◆ What to work on: Gather every line in the entries below that contains the word "other".

◆ Records to use:
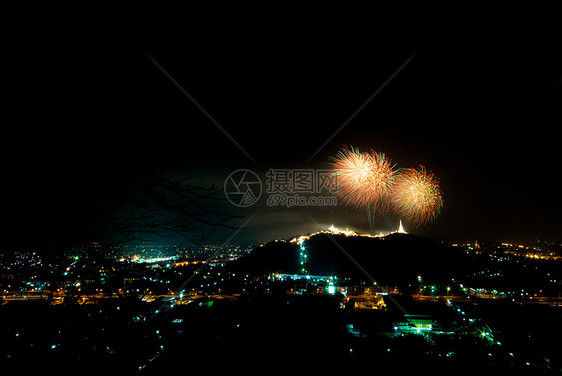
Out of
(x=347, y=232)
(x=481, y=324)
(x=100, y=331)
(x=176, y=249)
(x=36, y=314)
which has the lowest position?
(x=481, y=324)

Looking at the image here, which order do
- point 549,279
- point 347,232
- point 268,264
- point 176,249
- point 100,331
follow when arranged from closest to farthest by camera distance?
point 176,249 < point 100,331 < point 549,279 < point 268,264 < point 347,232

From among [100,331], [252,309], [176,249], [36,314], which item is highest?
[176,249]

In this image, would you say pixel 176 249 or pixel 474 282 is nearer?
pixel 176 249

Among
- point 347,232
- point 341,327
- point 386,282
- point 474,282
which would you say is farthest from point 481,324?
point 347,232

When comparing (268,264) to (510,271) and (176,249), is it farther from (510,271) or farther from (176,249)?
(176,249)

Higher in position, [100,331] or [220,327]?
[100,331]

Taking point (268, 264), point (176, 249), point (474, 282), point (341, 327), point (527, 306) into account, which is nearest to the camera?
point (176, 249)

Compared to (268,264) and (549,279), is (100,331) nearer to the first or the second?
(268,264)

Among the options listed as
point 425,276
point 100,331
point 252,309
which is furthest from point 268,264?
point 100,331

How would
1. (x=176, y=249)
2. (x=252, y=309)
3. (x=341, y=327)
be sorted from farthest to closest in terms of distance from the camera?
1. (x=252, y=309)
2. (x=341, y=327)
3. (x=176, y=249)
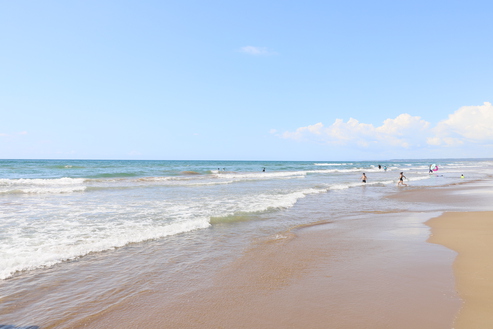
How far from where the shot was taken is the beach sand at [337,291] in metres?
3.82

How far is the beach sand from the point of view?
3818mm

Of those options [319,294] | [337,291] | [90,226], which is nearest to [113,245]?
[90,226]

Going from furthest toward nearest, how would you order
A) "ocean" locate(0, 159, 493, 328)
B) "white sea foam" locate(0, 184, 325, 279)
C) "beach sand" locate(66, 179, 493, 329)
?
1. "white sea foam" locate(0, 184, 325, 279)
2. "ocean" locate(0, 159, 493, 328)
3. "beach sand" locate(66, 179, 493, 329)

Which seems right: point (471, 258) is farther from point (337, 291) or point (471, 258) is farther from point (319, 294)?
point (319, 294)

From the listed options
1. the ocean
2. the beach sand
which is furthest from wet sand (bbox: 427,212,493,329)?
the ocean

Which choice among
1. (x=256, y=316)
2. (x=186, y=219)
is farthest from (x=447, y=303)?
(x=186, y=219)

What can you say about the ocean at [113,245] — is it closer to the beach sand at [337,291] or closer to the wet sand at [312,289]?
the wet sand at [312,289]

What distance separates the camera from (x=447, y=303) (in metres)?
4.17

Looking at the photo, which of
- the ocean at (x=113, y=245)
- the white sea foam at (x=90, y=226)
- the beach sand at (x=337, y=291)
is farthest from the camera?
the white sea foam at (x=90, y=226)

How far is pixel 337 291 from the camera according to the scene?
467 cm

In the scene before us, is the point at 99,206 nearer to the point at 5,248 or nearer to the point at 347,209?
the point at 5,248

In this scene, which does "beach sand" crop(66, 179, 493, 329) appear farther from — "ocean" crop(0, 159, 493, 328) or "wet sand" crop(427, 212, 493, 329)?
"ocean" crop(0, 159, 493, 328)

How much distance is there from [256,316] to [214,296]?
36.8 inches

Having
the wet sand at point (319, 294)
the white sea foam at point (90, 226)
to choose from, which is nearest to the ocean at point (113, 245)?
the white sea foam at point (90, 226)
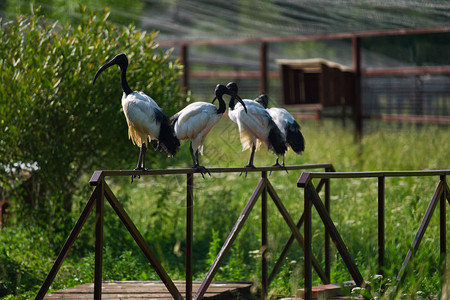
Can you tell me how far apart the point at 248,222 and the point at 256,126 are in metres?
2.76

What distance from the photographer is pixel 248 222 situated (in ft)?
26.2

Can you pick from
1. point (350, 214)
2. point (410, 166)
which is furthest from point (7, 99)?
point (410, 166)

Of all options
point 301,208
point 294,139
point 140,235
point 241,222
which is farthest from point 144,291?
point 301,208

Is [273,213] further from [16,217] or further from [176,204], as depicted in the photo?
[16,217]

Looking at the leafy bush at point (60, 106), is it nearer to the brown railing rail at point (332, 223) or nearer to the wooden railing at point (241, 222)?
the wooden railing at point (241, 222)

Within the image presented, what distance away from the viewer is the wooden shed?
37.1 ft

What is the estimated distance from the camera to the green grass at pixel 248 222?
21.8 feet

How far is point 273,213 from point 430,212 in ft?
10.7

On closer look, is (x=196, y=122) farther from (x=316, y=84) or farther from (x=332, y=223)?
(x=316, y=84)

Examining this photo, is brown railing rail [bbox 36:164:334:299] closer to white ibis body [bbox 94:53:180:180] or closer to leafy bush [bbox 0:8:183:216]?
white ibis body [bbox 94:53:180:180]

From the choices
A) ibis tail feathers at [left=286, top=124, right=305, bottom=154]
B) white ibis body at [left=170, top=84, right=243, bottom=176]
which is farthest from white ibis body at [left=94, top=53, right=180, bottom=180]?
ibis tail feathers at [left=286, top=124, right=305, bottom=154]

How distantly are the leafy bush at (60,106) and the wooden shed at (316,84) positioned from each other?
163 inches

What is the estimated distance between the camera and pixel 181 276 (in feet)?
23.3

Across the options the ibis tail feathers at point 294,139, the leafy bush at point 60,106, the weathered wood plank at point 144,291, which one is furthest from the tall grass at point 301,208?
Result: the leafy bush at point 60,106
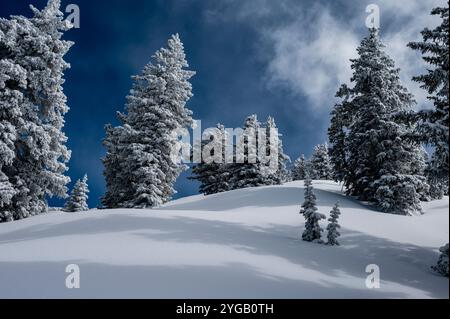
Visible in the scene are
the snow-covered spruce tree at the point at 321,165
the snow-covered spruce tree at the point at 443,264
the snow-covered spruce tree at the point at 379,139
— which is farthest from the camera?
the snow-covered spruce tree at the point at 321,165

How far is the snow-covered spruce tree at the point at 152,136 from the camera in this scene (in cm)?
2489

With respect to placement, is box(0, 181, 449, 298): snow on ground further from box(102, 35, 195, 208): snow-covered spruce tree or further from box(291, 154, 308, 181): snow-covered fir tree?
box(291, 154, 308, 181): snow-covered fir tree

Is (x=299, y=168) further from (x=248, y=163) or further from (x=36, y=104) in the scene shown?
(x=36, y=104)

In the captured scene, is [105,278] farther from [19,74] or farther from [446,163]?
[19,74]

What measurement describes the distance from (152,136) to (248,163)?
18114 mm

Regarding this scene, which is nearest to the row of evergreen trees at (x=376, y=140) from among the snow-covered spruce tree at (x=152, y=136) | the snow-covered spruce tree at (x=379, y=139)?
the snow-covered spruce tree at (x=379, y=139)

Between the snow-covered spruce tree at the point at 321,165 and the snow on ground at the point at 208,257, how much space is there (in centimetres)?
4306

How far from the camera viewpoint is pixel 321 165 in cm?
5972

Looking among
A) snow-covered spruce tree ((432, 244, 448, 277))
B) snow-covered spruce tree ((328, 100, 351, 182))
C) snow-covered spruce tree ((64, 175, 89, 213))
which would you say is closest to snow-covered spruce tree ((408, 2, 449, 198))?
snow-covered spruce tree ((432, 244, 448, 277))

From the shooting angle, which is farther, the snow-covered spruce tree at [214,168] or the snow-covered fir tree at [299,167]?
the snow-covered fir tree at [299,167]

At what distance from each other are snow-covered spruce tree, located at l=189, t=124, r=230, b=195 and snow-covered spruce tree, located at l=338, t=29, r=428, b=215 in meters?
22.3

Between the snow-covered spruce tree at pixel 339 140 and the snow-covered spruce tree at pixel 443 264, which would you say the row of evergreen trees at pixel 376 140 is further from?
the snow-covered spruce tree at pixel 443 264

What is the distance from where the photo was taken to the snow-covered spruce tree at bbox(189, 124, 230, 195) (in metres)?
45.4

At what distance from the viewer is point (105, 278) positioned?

...

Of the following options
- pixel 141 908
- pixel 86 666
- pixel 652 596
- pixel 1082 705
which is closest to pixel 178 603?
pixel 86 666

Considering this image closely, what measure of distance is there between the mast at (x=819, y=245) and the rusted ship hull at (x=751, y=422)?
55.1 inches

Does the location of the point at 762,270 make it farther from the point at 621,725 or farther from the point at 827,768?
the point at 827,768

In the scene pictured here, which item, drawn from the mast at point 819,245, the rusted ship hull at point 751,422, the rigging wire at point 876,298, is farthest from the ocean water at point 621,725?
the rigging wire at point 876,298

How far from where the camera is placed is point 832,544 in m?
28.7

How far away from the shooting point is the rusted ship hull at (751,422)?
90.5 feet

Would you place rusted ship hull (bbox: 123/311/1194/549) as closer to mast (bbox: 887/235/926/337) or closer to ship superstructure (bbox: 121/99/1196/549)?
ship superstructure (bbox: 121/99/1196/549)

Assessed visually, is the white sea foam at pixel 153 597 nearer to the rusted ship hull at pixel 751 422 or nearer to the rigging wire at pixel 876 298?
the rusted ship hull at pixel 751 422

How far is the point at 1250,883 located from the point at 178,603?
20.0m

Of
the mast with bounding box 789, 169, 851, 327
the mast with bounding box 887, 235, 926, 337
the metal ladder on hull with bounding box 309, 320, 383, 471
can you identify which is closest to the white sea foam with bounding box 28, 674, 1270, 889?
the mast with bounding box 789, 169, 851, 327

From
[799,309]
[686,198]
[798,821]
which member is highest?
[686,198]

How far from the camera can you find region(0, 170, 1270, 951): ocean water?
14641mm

◆ Written answer:
How distantly are the leafy bush at (60,106) and the wooden shed at (316,84) positioned from each other?
At what distance from each other are snow-covered spruce tree, located at l=189, t=124, r=230, b=195 and snow-covered spruce tree, located at l=338, t=29, r=428, b=215 in meters?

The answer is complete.